# Create NCI1 ckpt

In [1]:

# ! Use "gnn" conda environment to run this notebook.

In [2]:
import os
import pickle
import sys

import torch

sys.path.append("../gnnexp")
from models import GNN_Custom_NCI1
from preprocessing_nci1 import NCI1Dataset

torch.manual_seed(12345)

<torch._C.Generator at 0x7f73f1b725b0>

## Data

In [3]:
dataset = NCI1Dataset("../data/NCI1")

In [4]:
len(dataset)

4110

In [5]:
with open("../data/NCI1/index.pkl", "rb") as file:
    indices = pickle.load(file)

## Model

In [6]:
model = GNN_Custom_NCI1(
    in_features=dataset.num_node_features,
    h_features=128,
)

In [7]:
state_dict = torch.load(
    "../graph_classification_model_weights/NCI1_weights.pt"

> **Records**:

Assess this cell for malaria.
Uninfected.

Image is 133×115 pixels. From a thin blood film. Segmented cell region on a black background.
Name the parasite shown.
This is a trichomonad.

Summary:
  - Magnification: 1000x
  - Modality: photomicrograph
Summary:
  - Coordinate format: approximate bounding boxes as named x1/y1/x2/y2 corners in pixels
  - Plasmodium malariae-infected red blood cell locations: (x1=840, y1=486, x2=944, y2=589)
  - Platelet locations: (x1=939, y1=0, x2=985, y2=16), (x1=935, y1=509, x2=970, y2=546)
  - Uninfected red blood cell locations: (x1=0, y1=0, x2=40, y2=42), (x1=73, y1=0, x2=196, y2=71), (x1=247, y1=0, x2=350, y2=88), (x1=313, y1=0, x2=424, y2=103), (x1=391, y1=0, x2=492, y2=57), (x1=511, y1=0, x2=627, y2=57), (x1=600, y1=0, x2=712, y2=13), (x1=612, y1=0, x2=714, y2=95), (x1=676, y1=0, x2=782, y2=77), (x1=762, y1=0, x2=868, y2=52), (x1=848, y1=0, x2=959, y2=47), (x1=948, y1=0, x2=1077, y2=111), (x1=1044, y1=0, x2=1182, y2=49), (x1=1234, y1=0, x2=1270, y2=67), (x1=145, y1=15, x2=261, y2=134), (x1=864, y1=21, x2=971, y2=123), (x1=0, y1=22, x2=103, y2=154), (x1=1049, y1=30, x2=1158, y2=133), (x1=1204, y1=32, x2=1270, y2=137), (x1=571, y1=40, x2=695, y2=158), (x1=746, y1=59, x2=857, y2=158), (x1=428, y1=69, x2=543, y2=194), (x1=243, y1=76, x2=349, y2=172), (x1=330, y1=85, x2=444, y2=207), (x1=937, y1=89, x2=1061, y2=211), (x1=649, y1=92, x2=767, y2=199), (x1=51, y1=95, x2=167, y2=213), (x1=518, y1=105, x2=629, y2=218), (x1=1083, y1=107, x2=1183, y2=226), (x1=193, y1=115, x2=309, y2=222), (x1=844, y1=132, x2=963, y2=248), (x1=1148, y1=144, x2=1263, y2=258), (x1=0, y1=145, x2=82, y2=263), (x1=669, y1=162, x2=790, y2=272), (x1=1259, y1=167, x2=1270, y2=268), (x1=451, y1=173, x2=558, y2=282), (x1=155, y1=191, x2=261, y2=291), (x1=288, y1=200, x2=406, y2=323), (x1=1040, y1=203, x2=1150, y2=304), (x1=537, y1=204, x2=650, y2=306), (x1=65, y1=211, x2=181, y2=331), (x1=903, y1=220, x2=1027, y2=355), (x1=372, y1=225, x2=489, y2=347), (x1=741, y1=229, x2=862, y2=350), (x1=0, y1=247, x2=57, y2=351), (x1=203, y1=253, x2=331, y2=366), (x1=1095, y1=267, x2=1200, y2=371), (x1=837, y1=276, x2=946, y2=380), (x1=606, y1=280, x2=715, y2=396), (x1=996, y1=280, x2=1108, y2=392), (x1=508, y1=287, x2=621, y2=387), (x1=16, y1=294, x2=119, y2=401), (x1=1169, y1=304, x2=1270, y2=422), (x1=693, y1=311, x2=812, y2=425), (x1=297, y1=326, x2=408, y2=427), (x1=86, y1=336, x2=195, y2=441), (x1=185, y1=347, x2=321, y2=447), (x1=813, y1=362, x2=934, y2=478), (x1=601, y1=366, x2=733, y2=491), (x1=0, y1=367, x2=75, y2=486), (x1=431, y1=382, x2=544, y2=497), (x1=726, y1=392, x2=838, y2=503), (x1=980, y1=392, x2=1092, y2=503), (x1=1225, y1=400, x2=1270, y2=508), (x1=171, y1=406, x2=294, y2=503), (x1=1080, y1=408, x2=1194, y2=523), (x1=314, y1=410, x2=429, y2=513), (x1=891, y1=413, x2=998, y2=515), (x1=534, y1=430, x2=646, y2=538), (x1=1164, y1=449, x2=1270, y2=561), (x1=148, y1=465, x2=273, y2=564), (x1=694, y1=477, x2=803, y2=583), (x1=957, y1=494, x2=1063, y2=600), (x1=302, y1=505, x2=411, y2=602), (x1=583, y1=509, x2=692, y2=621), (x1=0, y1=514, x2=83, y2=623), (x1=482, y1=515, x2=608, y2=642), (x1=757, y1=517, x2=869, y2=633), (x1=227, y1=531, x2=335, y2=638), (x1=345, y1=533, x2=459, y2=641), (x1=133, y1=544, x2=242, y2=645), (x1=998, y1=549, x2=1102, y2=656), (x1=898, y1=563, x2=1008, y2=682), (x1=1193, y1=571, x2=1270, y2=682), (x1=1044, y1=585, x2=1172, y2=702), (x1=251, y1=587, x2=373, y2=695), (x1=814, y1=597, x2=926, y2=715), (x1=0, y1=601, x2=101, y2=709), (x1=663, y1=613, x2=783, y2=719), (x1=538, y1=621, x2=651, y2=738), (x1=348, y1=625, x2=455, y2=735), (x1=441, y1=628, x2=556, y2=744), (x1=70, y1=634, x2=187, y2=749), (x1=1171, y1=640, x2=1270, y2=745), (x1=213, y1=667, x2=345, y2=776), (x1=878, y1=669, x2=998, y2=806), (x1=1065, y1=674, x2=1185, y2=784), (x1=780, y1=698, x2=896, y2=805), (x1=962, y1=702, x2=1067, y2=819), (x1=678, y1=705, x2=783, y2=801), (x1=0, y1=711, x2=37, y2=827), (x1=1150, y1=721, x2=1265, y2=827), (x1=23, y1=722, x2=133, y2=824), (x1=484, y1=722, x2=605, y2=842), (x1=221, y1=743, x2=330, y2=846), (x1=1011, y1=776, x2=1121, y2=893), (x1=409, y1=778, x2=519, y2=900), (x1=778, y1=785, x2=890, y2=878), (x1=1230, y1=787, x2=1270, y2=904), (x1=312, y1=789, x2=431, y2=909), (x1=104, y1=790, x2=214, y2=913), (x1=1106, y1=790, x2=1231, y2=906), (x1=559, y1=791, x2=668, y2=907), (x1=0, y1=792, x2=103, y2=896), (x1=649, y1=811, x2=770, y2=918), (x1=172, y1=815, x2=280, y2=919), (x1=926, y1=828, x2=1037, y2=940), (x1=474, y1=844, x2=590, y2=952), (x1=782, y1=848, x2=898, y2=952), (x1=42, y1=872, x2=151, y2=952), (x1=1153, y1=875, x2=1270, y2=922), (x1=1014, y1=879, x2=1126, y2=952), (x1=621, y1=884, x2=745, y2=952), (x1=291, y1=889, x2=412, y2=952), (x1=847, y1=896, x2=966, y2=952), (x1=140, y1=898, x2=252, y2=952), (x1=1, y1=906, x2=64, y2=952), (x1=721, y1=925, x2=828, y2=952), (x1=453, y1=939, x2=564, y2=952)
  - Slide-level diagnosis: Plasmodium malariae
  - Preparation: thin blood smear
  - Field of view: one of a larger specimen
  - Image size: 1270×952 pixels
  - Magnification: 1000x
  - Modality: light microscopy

> **What to work on**: Rewrite the notebook from "from models import" to "len(dataset)", putting "42" wherever "12345" appears.

> **The reply**:
from models import GNN_Custom_NCI1
from preprocessing_nci1 import NCI1Dataset

torch.manual_seed(42)

<torch._C.Generator at 0x7f73f1b725b0>

## Data

In [3]:
dataset = NCI1Dataset("../data/NCI1")

In [4]:
len(dataset)